---------- MATERIAL FOR THIS EXERCISE

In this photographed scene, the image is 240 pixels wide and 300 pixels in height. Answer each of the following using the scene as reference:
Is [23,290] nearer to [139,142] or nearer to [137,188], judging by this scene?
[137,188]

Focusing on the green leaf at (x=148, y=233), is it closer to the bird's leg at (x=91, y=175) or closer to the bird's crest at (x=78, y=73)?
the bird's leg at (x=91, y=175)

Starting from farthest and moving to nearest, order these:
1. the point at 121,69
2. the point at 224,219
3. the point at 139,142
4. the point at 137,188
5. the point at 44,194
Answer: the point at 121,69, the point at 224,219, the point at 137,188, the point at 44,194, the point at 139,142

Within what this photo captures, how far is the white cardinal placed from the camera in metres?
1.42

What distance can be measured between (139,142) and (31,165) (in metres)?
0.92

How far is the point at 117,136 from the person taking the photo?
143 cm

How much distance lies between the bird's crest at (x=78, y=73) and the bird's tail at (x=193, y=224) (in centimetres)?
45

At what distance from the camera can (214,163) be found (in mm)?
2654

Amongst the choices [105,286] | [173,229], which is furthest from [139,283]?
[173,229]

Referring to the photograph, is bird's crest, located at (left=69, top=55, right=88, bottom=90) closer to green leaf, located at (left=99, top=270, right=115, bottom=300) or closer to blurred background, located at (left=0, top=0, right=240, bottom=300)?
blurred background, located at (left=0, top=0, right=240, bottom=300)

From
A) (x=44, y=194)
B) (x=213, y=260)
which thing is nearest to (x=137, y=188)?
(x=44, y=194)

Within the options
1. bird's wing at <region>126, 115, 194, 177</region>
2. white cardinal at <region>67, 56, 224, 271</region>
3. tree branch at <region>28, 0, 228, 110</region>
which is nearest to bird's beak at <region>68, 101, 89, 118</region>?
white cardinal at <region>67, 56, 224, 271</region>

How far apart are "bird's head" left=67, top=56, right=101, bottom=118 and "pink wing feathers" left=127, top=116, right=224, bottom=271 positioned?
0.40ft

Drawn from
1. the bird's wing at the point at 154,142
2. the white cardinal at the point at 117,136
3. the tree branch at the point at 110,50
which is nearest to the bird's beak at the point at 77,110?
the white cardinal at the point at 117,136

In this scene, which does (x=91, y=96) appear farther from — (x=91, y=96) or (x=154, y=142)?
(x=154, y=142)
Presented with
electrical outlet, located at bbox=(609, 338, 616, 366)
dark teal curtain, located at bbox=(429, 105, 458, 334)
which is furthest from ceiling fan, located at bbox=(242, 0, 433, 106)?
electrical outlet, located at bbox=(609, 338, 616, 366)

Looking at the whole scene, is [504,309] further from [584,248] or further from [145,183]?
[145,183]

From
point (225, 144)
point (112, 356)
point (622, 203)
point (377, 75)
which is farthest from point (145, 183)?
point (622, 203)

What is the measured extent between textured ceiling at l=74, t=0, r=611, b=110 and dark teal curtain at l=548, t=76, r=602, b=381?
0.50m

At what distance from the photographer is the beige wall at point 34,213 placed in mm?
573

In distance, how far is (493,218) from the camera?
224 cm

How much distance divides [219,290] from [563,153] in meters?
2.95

--------------------

#### [THE PROBLEM]
Each line of the material should be duplicated exactly, please.

#### [RESULT OF THIS EXERCISE]
In this photographed scene, the image is 240 pixels wide and 300 pixels in height. Answer each of the following using the scene as reference:
Is [23,290] nearer to [139,142] or nearer to [137,188], judging by this scene?
[137,188]

Focusing on the green leaf at (x=148, y=233), is it closer to the bird's leg at (x=91, y=175) or closer to the bird's crest at (x=78, y=73)?
the bird's leg at (x=91, y=175)

Starting from farthest and moving to nearest, order these:
1. the point at 121,69
2. the point at 224,219
3. the point at 139,142
4. the point at 137,188
5. the point at 44,194
Answer: the point at 121,69, the point at 224,219, the point at 137,188, the point at 44,194, the point at 139,142

Within what this photo captures, how far is the white cardinal placed from the camera in metres?
1.42

What distance can be measured between (139,142) and (31,165) (in metres)?
0.92

How far is the point at 117,136 from the person taking the photo?
143 cm

How much distance lies between the bird's crest at (x=78, y=73) and the bird's tail at (x=193, y=224) (in centimetres)?
45

At what distance from the camera can (214,163) be found (in mm)?
2654

Amongst the choices [105,286] | [173,229], which is furthest from [139,283]?
[173,229]

Referring to the photograph, is bird's crest, located at (left=69, top=55, right=88, bottom=90) closer to green leaf, located at (left=99, top=270, right=115, bottom=300) or closer to blurred background, located at (left=0, top=0, right=240, bottom=300)?
blurred background, located at (left=0, top=0, right=240, bottom=300)

From
A) (x=44, y=194)
B) (x=213, y=260)
which thing is nearest to (x=137, y=188)?
(x=44, y=194)

Within the options
1. bird's wing at <region>126, 115, 194, 177</region>
2. white cardinal at <region>67, 56, 224, 271</region>
3. tree branch at <region>28, 0, 228, 110</region>
which is nearest to bird's beak at <region>68, 101, 89, 118</region>?
white cardinal at <region>67, 56, 224, 271</region>

How far apart are "bird's head" left=67, top=56, right=101, bottom=118 and "pink wing feathers" left=127, top=116, right=224, bottom=271 positioned?
0.40ft

Drawn from
1. the bird's wing at the point at 154,142
2. the white cardinal at the point at 117,136
3. the tree branch at the point at 110,50
which is nearest to the bird's beak at the point at 77,110?
the white cardinal at the point at 117,136

In this scene, which does (x=91, y=96) appear farther from — (x=91, y=96) or (x=154, y=142)?
(x=154, y=142)
Presented with
electrical outlet, located at bbox=(609, 338, 616, 366)
dark teal curtain, located at bbox=(429, 105, 458, 334)
which is furthest from ceiling fan, located at bbox=(242, 0, 433, 106)?
electrical outlet, located at bbox=(609, 338, 616, 366)

Looking at the whole scene, is [504,309] further from [584,248] or further from [145,183]?
[145,183]

From
point (225, 144)
point (112, 356)
point (622, 203)
point (377, 75)
which is farthest from point (145, 183)?
point (622, 203)

What is the measured extent between textured ceiling at l=74, t=0, r=611, b=110 and dark teal curtain at l=548, t=76, r=602, b=381?
0.50m

At what distance from the photographer is the beige wall at point 34,213 placed in mm?
573

In distance, how far is (493,218) from the camera?
224 cm

How much distance divides [219,290] from [563,153] in meters?
2.95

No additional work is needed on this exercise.